=== Task description ===
Rewrite all the rows below, swapping "sandy shoreline" for "sandy beach" wherever it occurs and leaving everything else as it is.

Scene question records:

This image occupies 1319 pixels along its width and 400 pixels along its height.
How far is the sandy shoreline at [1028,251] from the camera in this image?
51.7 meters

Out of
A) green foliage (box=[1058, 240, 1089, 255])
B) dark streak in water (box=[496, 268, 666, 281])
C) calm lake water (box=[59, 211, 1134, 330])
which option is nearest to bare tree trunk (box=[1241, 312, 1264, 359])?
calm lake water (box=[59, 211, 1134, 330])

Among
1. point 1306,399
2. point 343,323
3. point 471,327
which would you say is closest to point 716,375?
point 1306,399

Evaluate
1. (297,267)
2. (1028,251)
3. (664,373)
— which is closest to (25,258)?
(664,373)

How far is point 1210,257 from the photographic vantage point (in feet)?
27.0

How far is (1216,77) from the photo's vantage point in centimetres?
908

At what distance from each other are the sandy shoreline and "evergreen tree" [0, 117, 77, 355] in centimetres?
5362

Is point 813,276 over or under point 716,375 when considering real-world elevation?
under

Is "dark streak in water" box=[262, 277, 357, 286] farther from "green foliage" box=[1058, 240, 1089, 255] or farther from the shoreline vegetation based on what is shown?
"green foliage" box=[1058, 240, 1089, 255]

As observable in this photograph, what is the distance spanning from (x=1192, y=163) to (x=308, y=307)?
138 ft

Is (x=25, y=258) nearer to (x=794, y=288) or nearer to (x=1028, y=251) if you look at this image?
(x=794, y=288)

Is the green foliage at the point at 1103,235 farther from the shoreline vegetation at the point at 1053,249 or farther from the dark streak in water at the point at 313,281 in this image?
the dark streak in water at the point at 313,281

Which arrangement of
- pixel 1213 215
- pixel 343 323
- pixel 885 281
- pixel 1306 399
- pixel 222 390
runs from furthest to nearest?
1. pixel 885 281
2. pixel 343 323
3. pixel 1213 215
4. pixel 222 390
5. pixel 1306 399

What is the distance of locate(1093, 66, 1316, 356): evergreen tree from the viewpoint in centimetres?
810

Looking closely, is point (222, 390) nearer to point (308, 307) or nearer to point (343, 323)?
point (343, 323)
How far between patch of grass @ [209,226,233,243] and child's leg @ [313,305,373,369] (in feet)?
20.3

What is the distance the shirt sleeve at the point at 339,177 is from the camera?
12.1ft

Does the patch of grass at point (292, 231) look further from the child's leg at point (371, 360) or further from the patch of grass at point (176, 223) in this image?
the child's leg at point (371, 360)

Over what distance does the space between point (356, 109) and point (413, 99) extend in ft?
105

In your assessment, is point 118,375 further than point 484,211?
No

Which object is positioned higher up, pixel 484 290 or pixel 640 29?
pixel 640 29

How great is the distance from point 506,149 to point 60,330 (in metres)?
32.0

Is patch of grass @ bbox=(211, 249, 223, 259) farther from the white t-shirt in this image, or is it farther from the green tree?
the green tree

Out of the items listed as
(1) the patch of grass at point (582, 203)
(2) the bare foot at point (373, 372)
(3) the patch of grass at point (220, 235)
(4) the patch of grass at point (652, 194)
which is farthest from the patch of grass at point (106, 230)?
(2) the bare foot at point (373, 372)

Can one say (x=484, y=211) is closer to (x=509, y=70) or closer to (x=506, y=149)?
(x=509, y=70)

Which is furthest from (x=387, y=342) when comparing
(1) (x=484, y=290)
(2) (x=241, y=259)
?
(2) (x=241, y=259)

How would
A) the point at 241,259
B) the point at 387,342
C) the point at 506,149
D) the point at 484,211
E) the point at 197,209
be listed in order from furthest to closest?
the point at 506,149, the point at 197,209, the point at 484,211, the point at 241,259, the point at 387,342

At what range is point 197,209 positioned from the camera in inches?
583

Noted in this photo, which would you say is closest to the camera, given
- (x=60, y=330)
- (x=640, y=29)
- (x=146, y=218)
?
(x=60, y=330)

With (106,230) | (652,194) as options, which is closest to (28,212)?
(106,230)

=== The completed task ===
This image occupies 1319 pixels along its width and 400 pixels along its height.
How far is the sandy beach at [1028,251] from the camera in this image?
51.7 meters

Out of
A) green foliage (box=[1058, 240, 1089, 255])
B) dark streak in water (box=[496, 268, 666, 281])
C) calm lake water (box=[59, 211, 1134, 330])
which option is nearest to bare tree trunk (box=[1241, 312, 1264, 359])?
calm lake water (box=[59, 211, 1134, 330])

Among
1. point 1306,399
2. point 343,323
3. point 471,327
which would you say is closest to point 716,375?
point 1306,399

Evaluate
1. (297,267)
2. (1028,251)
3. (664,373)
— which is closest to (25,258)?
(664,373)

How far is point 1210,257 from the photographic vantage point (in feet)?
27.0

How far is (1216,77) from the photo's vantage point in centimetres?
908

At what distance from each other are the sandy beach and "evergreen tree" [0, 117, 77, 355] in centimetres?
5362

Is point 813,276 over or under point 716,375 when considering real-world elevation?
under

Is "dark streak in water" box=[262, 277, 357, 286] farther from "green foliage" box=[1058, 240, 1089, 255] or farther from the shoreline vegetation based on what is shown?
"green foliage" box=[1058, 240, 1089, 255]

As observable in this photograph, what is the distance spanning from (x=1192, y=163) to (x=308, y=307)?
138 ft

Is (x=25, y=258) nearer to (x=794, y=288) or nearer to (x=1028, y=251) if you look at this image?
(x=794, y=288)

Is the green foliage at the point at 1103,235 farther from the shoreline vegetation at the point at 1053,249 or farther from the dark streak in water at the point at 313,281 in this image?
the dark streak in water at the point at 313,281

Which arrangement of
- pixel 1213 215
- pixel 343 323
- pixel 885 281
- pixel 1306 399
- pixel 222 390
runs from furthest to nearest?
1. pixel 885 281
2. pixel 343 323
3. pixel 1213 215
4. pixel 222 390
5. pixel 1306 399

What is the distance of locate(1093, 66, 1316, 356): evergreen tree from the viewpoint in centimetres?
810

Looking closely, is point (222, 390) nearer to point (308, 307) or nearer to point (343, 323)?
point (343, 323)
How far between patch of grass @ [209,226,233,243] and child's leg @ [313,305,373,369] (in feet)?
20.3

What is the distance the shirt sleeve at the point at 339,177 is from the camera?
12.1ft

Does the patch of grass at point (292, 231) look further from the child's leg at point (371, 360) or further from the patch of grass at point (176, 223) in this image?
the child's leg at point (371, 360)

Over what distance does the space between point (356, 109) and point (413, 99) extend in ft?
105

In your assessment, is point 118,375 further than point 484,211?
No

Which object is positioned higher up, pixel 484 290 or pixel 640 29?
pixel 640 29

How great is the distance from point 506,149 to point 60,330 (in metres)?
32.0

Is patch of grass @ bbox=(211, 249, 223, 259) farther from the white t-shirt in this image, or is it farther from the green tree?
the green tree

Out of the items listed as
(1) the patch of grass at point (582, 203)
(2) the bare foot at point (373, 372)
(3) the patch of grass at point (220, 235)
(4) the patch of grass at point (652, 194)
which is farthest from the patch of grass at point (106, 230)?
(2) the bare foot at point (373, 372)

Can one say (x=484, y=211) is closer to (x=509, y=70) or closer to (x=506, y=149)?
(x=509, y=70)

Which is furthest from (x=387, y=342) when comparing
(1) (x=484, y=290)
(2) (x=241, y=259)
?
(2) (x=241, y=259)

How would
A) the point at 241,259
B) the point at 387,342
C) the point at 506,149
D) the point at 484,211
E) the point at 197,209
be listed in order from furthest to closest?
the point at 506,149, the point at 197,209, the point at 484,211, the point at 241,259, the point at 387,342

At what range is point 197,209 positioned from the camera in inches?
583

Noted in this photo, which would you say is closest to the camera, given
- (x=60, y=330)
- (x=640, y=29)
- (x=146, y=218)
?
(x=60, y=330)

With (106,230) | (652,194) as options, which is closest to (28,212)?
(106,230)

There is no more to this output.